Enhanced Mitochondrial DNA Repair Resuscitates Transplantable Lungs Donated After Circulatory Death

2020 
Abstract Background Transplantation of lungs procured after donation after circulatory death (DCD) is challenging because postmortem metabolic degradation may engender susceptibility to ischemia–reperfusion (IR) injury.

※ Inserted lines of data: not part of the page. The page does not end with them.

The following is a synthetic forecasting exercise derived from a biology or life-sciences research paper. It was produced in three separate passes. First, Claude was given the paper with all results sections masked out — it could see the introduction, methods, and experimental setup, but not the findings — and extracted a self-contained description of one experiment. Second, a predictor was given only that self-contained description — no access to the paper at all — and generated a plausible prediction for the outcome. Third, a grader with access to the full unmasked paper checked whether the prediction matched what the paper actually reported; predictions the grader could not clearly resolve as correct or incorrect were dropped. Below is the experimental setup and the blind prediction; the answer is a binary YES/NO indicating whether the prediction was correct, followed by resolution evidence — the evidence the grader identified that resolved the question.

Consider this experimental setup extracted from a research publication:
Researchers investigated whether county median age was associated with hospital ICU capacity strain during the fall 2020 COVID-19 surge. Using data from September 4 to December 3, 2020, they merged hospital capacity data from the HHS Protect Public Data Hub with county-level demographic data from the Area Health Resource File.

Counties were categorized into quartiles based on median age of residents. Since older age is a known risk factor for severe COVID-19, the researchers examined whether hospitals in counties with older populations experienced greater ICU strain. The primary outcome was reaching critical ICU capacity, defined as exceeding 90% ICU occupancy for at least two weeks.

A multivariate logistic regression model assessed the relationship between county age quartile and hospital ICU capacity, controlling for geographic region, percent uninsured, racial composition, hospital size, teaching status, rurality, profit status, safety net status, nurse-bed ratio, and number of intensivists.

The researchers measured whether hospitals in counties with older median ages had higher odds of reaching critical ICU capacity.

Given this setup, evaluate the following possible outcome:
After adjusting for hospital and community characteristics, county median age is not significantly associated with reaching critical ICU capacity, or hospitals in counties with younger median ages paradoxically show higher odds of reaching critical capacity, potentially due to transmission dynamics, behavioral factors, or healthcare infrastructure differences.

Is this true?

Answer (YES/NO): YES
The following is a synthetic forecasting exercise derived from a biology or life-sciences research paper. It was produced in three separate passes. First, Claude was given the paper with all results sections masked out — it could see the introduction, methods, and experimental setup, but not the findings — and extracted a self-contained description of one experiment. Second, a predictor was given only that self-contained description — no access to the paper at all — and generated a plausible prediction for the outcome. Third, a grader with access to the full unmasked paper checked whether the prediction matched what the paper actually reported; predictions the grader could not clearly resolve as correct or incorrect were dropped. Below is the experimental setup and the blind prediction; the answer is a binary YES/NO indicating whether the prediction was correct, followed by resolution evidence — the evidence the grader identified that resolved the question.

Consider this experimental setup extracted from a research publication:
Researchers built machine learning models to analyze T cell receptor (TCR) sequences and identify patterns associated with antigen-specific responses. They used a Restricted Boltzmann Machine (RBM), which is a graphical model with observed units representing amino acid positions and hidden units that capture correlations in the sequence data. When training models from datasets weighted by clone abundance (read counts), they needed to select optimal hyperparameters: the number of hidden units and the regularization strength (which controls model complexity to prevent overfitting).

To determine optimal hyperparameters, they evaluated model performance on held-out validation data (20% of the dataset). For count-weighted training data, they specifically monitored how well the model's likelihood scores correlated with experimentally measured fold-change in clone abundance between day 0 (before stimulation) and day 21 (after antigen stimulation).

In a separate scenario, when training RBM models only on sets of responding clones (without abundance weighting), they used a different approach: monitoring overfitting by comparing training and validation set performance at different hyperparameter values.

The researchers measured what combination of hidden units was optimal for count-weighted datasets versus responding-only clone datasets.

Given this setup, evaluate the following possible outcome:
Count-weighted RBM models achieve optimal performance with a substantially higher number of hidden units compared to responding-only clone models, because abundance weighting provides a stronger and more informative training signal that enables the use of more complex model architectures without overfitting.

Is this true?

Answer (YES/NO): YES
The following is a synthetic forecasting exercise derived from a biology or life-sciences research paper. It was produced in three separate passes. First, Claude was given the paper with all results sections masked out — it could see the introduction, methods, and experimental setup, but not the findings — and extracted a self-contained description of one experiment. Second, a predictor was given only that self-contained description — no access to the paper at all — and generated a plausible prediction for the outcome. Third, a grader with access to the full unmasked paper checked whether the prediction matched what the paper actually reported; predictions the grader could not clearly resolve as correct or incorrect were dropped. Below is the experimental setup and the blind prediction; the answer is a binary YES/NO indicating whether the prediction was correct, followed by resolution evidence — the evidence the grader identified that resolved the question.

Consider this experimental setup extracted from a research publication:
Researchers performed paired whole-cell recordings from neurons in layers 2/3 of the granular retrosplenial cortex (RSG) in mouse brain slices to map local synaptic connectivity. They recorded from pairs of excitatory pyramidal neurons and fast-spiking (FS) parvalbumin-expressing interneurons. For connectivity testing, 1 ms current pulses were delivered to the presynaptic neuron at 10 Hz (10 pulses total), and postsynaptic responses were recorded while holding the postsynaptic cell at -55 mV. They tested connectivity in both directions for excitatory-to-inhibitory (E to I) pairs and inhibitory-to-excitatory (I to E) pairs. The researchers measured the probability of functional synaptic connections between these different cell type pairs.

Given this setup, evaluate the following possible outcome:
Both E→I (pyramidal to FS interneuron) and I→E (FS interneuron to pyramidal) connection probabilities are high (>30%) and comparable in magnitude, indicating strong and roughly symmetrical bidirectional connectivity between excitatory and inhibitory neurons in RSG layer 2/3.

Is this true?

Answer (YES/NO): NO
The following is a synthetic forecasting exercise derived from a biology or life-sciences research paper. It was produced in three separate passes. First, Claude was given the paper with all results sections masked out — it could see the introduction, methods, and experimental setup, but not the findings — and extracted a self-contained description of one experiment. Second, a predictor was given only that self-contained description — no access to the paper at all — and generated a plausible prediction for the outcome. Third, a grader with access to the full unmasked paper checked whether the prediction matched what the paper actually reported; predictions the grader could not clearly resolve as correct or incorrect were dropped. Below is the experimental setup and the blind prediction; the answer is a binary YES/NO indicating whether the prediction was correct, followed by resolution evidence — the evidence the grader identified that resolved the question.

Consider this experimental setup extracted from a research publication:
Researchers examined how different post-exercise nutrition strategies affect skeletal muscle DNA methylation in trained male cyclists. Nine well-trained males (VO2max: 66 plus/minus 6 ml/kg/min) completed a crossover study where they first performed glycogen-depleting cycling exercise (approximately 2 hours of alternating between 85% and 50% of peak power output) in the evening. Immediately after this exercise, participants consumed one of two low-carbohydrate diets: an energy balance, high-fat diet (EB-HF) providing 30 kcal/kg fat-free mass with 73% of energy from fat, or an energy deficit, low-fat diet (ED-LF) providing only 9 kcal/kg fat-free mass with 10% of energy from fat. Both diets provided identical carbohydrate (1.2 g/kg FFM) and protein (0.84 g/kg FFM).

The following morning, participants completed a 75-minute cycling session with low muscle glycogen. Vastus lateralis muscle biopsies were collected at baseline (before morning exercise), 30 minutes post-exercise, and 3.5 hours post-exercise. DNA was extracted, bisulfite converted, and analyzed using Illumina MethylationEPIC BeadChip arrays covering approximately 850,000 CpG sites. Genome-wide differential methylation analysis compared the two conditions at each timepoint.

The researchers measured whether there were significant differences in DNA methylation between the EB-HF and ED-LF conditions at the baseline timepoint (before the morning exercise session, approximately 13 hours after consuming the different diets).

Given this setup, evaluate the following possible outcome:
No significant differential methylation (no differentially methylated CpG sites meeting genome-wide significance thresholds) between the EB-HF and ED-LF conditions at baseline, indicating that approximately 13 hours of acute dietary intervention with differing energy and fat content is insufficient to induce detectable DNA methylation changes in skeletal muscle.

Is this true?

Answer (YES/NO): NO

Because oxidative mitochondrial DNA (mtDNA) damage has been linked to endothelial barrier disruption in other models of IR injury, here we used a fusion protein construct targeting the DNA repair 8-oxoguanine DNA glycosylase-1 (OGG1) to mitochondria (mtOGG1) to determine if enhanced repair of mtDNA damage attenuates endothelial barrier dysfunction after IR injury in a rat model of lung procurement after DCD. Materials and methods Lungs excised from donor rats 1 h after cardiac death were cold stored for 2 h after which they were perfused ex vivo in the absence and presence of mt-OGG1 or an inactive mt-OGG1 mutant. Lung endothelial barrier function and mtDNA integrity were determined during and at the end of perfusion, respectively. Results and Conclusions Mitochondria-targeted OGG1 attenuated indices of lung endothelial dysfunction incurred after a 1h post-mortem period. Oxidative lung tissue mtDNA damage as well as accumulation of proinflammatory mtDNA fragments in lung perfusate, but not nuclear DNA fragments, also were reduced by mitochondria-targeted OGG1. A repair-deficient mt-OGG1 mutant failed to protect lungs from the adverse effects of DCD procurement. Conclusions These findings suggest that endothelial barrier dysfunction in lungs procured after DCD is driven by mtDNA damage and point to strategies to enhance mtDNA repair in concert with EVLP as a means of alleviating DCD-related lung IR injury.